When I was an undergrad mechanical engineering student at Maryland, I was considering graduate school there. However, my choices there were limited because I wanted to work in automotive engineering, specifically on internal combustion engines. The one professor who had done work on this was essentially retired and only teaching one class as a professor emeritus, not taking on any grad students.
There was another professor who was new to the university and I heard was highly regarded who did specialize in combustion. I don’t recall exactly, but at one point during summer break I think, I got the opportunity to work for him, perhaps as an intern or something like that. At the time, there was one graduate student he had who was running the lab. This student complained about him constantly. He was going on about how terrible the professor was, he didn’t know what he was doing, why was he doing it this way, etc. He completely turned me off to this professor. I got out of there as soon as I could, and the next semester when the professor walked in as the teacher for one of my classes, I quickly switched to go to that class taught by a different professor (the engineering department at Maryland would list all classes as taught by “Staff” so you couldn’t pick ahead of time based on who it was. When my friend Andy Staff graduated, the dean joked, “you’re the one who was teaching all those classes!”).
Today, I received the email newsletter from the Mechanical Engineering department at Maryland, and it included this article about the professor.
Gupta Inducted into Royal Academy of Engineering
Professor Gupta was honored for his achievements in clean and efficient energy conversion technologies used in energy, power and propulsion systems. He is a leading authority on swirl flows, distributed combustion, and biofuels production and use.
What I think really happened was that his grad student was just a complainer, and I in my youth didn’t really judge the situation for what it was. I didn’t make enough effort to find out for myself what the professor was really like to work for.

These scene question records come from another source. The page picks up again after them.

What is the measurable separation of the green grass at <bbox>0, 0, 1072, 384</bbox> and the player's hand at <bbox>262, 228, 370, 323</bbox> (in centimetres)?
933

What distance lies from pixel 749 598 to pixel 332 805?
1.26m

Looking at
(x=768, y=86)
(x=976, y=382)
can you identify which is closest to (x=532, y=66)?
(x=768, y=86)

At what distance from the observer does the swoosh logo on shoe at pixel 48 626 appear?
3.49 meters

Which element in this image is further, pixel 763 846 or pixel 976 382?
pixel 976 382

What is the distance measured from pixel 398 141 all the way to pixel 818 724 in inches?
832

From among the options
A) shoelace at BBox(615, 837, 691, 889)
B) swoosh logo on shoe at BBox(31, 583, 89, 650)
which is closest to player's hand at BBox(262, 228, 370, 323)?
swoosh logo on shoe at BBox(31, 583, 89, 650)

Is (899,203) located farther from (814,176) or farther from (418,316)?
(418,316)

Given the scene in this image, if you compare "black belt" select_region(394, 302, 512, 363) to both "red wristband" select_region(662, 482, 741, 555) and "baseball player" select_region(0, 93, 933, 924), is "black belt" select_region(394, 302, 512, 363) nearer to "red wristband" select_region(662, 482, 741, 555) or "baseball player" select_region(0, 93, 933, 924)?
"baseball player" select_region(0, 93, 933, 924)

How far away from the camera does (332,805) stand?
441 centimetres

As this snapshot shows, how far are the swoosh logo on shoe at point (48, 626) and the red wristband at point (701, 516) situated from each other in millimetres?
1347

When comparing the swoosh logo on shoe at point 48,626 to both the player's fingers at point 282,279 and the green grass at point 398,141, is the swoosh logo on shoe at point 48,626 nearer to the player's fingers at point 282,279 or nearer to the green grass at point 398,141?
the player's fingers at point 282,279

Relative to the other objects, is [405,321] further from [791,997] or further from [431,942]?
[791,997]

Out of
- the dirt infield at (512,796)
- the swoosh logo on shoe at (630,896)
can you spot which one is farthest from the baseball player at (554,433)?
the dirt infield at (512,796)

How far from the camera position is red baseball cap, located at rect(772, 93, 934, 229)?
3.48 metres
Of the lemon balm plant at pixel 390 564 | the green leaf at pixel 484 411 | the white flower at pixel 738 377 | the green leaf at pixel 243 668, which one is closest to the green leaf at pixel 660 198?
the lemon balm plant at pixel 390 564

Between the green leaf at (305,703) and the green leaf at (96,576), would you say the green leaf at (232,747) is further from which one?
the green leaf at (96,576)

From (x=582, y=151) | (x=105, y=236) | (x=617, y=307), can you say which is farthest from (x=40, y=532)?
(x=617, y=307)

Maybe the grad student was right, or right about some things, but I find it hard to believe that Dr. Gupta would be that terrible of an advisor yet succeed so much and stay at Maryland this long if he were that bad. I wish I had found out for myself.
And that professor emeritus? Shortly before I graduated, when it was too late to do anything about it, I found out that he had taken on one of my classmates as a grad student because of that student’s strong interest in the field. If I had known that earlier, I would have pursued that option myself.
Edit: I’ve realized the title makes it sound like Maryland wasn’t a good choice or something where it wasn’t suited to me and maybe that’s why I did go to grad school at University of Houston. That was a completely different life moment and choice. I would have loved to have gone to grad school at Maryland then, or even now. I still bleed four colors.